The NLRB directly targets the term “student-athlete” of the NCAA; Addresses collective bargaining for athletes


National Labor Relations Board General Counsel Jennifer Abruzzo today released a great memo this could change the landscape of varsity sport even more, while triggering a more formalized “self-organization” for a selected group of Division I varsity athletes. Confirmed by the Senate in late spring, Abruzzo has “the field free to sue payroll taxes against the country’s most powerful employers, ”according to Bloomberg.

She specifically referred to the Division I programs that use the term “student-athlete”, when she argued that they were statutory employees of the institution. “The policies underlying the NLRA, the Board of Directors and the common law fully support the conclusion that some actors in academic institutions are statutory employees, who have the right to act collectively to improve their conditions of employment. employment, ”Abruzzo wrote. She referred to the action taken by Northwestern University scholarship football players in 2014

“Clearly meet the general definition of employee in subsection 2 (3) and the common law test.” Therefore, these football players, and other players in a similar situation in academic institutions, should be protected by section 7 when acting in concert to talk about their terms of employment, or to self-regulate. -organize whether or not the board certifies a bargaining unit.

Makan Delrahim, a former Deputy Attorney General at the Justice Department who drafted the Justice Department’s opinion in the Supreme Court case, was delighted to hear the news. “Considering recent events and court decisions, this is a good season for students who play college sports. The NCAA would be smart to find a way to have collective bargaining with students and at the same time find a way to have collective but fair rules of conduct that don’t violate antitrust laws, ”he told me. he says in an email.

Abruzzo further clarified that it “in appropriate cases (I) will pursue an independent violation of section 8 (a) (1) of the law when an employer wrongly classifies players at academic institutions in as student-athletes… cases involving misclassification of players at academic institutions should be referred to (this office).

The note also notes the unanimous decision of the United States Supreme Court in the NCAA vs. Alston cases, and highlighted recent attempts by college athletes to collectively advocate for safer working conditions during the Covid-19 pandemic in 2020-2021, and in their protests regarding issues of racial justice initiatives both on campus and nationwide. She pointed out that the NCAA is a “for-profit company,” dismissing their argument for a protected form of “amateurism” that shields them from federal labor laws, and recent changes allowing athletes to receive additional compensation from employees. educational benefits.

“My intention in posting this memo is to help educate the public, especially players in academia, colleges and universities, athletic conferences and the NCAA, on the legal position I will take regarding the status of employee and classification errors where appropriate. Said the NLRB Advocate General.

2021 has already been a year of tumultuous change for the NCAA. Shocked by states supporting names, image and likeness legislation and the Supreme Court ruling, the organization ordered a “Constitutional Convention” for early January 2022 in the hope of decentralizing many rules and mandates from the National Office.

Based on Justice Kavanaugh’s comments alongside the ruling, it became clear that more rule-making powers needed to be “vested” in the conferences. In the race for market dominance, the Southeastern Conference was the first to add two new schools, the University of Texas and the University of Oklahoma to create what many have called the first “superconference.” .

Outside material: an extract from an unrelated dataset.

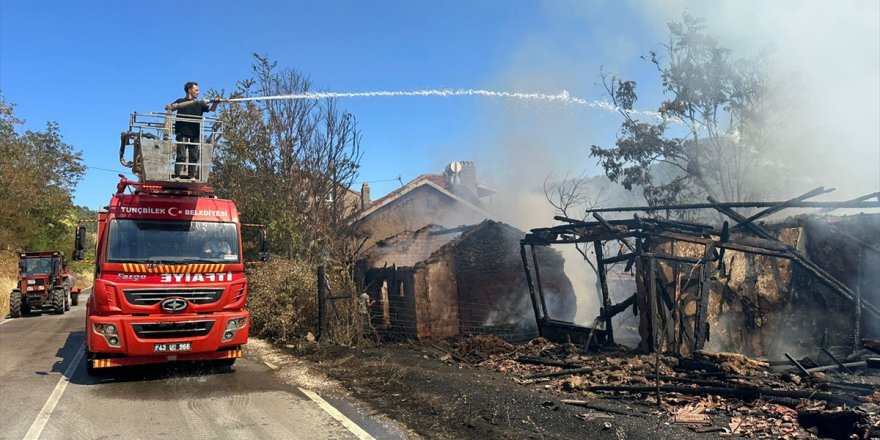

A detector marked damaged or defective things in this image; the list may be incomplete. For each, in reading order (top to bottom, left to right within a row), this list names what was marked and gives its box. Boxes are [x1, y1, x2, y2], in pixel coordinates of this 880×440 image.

burned house [358, 222, 576, 342]
charred roof structure [524, 187, 880, 360]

Building on their newfound autonomy, the SEC announcement this week, that would allow each campus to determine its “educational benefits” for its athletes. The University of Florida immediately announced that it would donate money for various academic achievements to all of its college athletes (not just men’s and women’s football or basketball).

Continuing instability in the Division I ecosystem is likely to make life more difficult as nearly 130 schools vie for money and prestige. Recently, the University of Houston, the University of Central Florida, Brigham Young University and the University of Cincinnati changed their membership status and joined the Big 12. More conference changes are expected in the near future. to come up.